TASK DESCRIPTION: Your response should match the records line for line.
-------- RECORDS FOR THIS EXERCISE
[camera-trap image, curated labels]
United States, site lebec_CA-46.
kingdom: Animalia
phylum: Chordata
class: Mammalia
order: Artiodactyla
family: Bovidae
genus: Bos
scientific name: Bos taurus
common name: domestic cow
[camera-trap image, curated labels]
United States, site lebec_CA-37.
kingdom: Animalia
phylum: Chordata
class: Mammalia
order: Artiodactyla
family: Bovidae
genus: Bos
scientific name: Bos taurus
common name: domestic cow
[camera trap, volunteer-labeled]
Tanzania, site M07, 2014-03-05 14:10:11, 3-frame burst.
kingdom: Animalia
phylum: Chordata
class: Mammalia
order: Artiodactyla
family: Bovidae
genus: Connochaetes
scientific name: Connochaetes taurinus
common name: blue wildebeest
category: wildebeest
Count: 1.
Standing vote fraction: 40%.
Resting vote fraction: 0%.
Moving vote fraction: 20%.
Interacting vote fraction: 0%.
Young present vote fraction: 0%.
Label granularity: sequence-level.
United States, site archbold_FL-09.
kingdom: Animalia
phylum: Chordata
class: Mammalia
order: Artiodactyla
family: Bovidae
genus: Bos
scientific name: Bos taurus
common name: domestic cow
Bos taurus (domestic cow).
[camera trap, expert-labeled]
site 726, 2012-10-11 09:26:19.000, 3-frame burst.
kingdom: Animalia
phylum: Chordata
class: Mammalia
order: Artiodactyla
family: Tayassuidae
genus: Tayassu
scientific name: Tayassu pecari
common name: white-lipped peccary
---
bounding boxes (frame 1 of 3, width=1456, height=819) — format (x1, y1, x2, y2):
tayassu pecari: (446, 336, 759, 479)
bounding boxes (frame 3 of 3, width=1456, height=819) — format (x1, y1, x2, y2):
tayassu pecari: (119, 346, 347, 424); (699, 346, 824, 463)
----------------
EXERCISE RESULT:
[camera-trap image, curated labels]
United States, site lebec_CA-46.
kingdom: Animalia
phylum: Chordata
class: Mammalia
order: Artiodactyla
family: Bovidae
genus: Bos
scientific name: Bos taurus
common name: domestic cow
[camera-trap image, curated labels]
United States, site lebec_CA-37.
kingdom: Animalia
phylum: Chordata
class: Mammalia
order: Artiodactyla
family: Bovidae
genus: Bos
scientific name: Bos taurus
common name: domestic cow
[camera trap, volunteer-labeled]
Tanzania, site M07, 2014-03-05 14:10:11, 3-frame burst.
kingdom: Animalia
phylum: Chordata
class: Mammalia
order: Artiodactyla
family: Bovidae
genus: Connochaetes
scientific name: Connochaetes taurinus
common name: blue wildebeest
category: wildebeest
Count: 1.
Standing vote fraction: 40%.
Resting vote fraction: 0%.
Moving vote fraction: 20%.
Interacting vote fraction: 0%.
Young present vote fraction: 0%.
Label granularity: sequence-level.
United States, site archbold_FL-09.
kingdom: Animalia
phylum: Chordata
class: Mammalia
order: Artiodactyla
family: Bovidae
genus: Bos
scientific name: Bos taurus
common name: domestic cow
Bos taurus (domestic cow).
[camera trap, expert-labeled]
site 726, 2012-10-11 09:26:19.000, 3-frame burst.
kingdom: Animalia
phylum: Chordata
class: Mammalia
order: Artiodactyla
family: Tayassuidae
genus: Tayassu
scientific name: Tayassu pecari
common name: white-lipped peccary
---
bounding boxes (frame 1 of 3, width=1456, height=819) — format (x1, y1, x2, y2):
tayassu pecari: (446, 336, 759, 479)
bounding boxes (frame 3 of 3, width=1456, height=819) — format (x1, y1, x2, y2):
tayassu pecari: (119, 346, 347, 424); (699, 346, 824, 463)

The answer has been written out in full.